Aunque su espíritu pacifista hacía eco de la doctrina de Hashirama, Kagami era calculadoramente despiadado en el campo de batalla…Protegiendo a sus compañeros. Tobirama, con todos sus prejuicios, jamás pudo negarle eso a su más inusual alumno: Él luchaba con su corazón en la manga.

  • Un Danzō seriamente amenazado: Primer Tomoe del Sharingan – Cinco años
  • Una epidemia que mantuvo comatoso a Torifu por una semana: Segundo Tomoe – Seis años
  • Una misión conjunta con Kumo, donde fueron traicionados por su guía: Tercer Tomoe – Siete años

La creencia general dictaba que el Sharingan despertaba y se alimentaba de la ira de sus usuarios. Observando a sus alumnos desde la sombra de los árboles bordeando su claro favorito, viendo a Kagami reír sin restricciones mientras esquivaba grácilmente la más reciente serie de Taijusu desarrollada por un sonriente Danzō en medio de los gritos de aliento de sus amigos, Tobirama no se había sentido jamás como un idiota más grande. Viendo la familiaridad entre los seis niños, ninguno jamás parándose a recelar del miembro del Clan Maldito…¿Tenía algún sentido seguir trayendo a colación ese sangriento pasado que ambos Clanes trataban de enterrar pero Tobirama tercamente se esforzaba en no dejar reposar?
Porque ni siquiera él mismo, el mayor detractor del Clan Uchiha, pudo escapar de la sobrenatural influencia que ejercía Kagami sobre todo aquel con quien entrase en contacto: Su engañosa fragilidad física, su inocente pero absoluta lealtad, su convicción en luchar por un mejor futuro para Konoha…Eso era todo lo que las personas veían al conocerlo.

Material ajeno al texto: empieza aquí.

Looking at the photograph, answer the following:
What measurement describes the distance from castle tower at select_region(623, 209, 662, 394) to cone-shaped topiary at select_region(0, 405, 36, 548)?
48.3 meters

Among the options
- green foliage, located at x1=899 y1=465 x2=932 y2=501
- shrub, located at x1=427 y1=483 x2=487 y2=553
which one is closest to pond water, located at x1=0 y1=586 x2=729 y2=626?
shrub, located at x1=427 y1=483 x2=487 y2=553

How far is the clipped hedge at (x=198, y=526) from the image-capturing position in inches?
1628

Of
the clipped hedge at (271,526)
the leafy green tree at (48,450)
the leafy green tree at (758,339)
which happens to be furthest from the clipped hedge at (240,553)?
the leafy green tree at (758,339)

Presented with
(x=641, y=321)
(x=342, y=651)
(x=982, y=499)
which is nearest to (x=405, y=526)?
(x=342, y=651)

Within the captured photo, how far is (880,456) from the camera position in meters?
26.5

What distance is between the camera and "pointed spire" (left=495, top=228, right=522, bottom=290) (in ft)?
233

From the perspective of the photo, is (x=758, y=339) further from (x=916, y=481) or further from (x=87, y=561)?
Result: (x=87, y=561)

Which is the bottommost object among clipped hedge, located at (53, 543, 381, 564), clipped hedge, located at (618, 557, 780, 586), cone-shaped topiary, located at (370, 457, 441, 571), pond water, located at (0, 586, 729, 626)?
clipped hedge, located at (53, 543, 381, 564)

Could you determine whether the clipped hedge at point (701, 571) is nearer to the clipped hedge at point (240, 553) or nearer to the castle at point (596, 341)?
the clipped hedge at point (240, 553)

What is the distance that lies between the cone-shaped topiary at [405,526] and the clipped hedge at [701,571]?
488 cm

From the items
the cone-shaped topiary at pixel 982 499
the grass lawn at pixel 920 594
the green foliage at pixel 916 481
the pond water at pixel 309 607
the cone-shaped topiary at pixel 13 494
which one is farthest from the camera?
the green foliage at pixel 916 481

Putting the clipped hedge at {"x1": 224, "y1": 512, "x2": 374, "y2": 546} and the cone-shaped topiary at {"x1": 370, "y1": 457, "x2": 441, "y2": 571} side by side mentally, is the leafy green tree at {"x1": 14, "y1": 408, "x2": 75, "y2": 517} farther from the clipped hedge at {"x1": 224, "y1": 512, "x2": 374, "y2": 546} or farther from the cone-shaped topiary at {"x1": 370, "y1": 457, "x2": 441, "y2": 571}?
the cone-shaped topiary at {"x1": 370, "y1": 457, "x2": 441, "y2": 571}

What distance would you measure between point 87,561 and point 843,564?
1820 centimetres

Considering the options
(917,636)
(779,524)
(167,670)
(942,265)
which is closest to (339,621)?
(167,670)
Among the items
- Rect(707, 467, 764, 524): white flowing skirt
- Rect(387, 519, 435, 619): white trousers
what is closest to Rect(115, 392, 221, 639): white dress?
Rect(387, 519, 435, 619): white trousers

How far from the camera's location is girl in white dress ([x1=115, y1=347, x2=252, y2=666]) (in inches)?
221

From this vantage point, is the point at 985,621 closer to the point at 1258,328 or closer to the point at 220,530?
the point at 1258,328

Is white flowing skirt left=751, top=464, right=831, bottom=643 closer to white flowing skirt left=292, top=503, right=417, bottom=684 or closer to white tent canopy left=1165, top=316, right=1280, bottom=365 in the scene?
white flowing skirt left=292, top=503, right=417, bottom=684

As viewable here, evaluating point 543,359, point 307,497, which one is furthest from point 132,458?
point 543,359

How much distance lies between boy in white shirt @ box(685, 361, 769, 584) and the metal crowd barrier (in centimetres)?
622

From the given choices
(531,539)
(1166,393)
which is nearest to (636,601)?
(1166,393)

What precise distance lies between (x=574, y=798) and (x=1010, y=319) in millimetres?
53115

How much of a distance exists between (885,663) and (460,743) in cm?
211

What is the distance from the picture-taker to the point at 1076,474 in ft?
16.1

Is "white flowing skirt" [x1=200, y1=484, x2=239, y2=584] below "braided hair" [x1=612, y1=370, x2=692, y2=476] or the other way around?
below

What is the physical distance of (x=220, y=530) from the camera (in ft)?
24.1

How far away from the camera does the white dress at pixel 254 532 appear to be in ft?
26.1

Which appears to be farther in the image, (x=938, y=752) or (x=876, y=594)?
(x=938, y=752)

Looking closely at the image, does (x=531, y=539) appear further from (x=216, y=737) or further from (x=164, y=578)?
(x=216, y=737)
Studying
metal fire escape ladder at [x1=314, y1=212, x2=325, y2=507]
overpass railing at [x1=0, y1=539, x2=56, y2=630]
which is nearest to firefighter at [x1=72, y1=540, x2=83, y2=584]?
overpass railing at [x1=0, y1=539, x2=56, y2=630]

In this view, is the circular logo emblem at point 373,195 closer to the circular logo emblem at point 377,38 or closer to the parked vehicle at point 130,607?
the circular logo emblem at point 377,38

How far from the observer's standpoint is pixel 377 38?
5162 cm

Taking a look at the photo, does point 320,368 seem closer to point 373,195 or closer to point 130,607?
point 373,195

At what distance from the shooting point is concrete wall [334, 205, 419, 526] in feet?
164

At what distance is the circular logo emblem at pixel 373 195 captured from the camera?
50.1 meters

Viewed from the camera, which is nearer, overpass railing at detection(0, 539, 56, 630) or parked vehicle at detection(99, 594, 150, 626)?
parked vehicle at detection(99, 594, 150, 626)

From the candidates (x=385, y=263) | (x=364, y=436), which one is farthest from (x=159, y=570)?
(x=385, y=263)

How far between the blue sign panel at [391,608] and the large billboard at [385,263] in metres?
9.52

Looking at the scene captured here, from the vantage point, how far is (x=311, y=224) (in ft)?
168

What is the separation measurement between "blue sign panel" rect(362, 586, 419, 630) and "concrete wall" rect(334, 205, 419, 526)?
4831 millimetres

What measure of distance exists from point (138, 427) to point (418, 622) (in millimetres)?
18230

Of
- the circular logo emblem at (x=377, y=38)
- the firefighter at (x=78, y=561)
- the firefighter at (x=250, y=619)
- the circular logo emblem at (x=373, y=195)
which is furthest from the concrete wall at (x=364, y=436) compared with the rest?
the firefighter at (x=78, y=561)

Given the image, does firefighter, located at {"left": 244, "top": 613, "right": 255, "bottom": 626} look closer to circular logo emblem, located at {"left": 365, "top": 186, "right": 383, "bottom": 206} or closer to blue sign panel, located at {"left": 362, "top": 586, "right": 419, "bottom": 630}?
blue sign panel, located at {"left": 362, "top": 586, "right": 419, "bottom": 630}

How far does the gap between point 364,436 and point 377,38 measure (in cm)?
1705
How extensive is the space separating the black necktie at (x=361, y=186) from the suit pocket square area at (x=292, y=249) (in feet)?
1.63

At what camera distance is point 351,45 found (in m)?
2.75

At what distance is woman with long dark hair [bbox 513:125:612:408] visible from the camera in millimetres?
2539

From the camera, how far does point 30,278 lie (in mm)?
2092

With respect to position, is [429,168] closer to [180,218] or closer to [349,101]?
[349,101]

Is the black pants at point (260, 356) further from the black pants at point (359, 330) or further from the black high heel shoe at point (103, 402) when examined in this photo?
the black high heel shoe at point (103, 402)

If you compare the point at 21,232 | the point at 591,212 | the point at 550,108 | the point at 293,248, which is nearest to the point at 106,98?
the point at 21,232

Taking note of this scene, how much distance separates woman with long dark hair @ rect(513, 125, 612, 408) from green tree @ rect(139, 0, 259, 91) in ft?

Un alma gentil, demasiado idealista para aprovechar totalmente su inaudito potencial. Imagen que chocaba violentamente con el salvaje demonio en que se convertía al luchar.
Que se dijera cualquier cosa sobre el alumno más joven del Nidaime, pero jamás que el chico no vivía y sobrepasaba las expectativas de su Clan.
Un enigma transparente…
Su sonrisa compelía a sonreírle, sus lágrimas a consolarlo.
Su ira generaba un pánico visceral, su felicidad un profundo sentimiento de paz.
Los Uchiha eran el enemigo pero Kagami liberó su Mangekyō al salvarlo a él, un Senju.
Tobirama, con todo el afecto paternal mal escondido que le tenía, no clamaba entender a su Uchiha favorito en lo más mínimo. Tratar sólo les generaría migrañas incluso a los Nara.
Era mejor limitarse a observarlo caer y levantarse, guiar su formación y enorgullecerse de la admirable persona en que Kagami se convertía con el pasar de los años. La mayor y más querida contradicción de Senju Tobirama.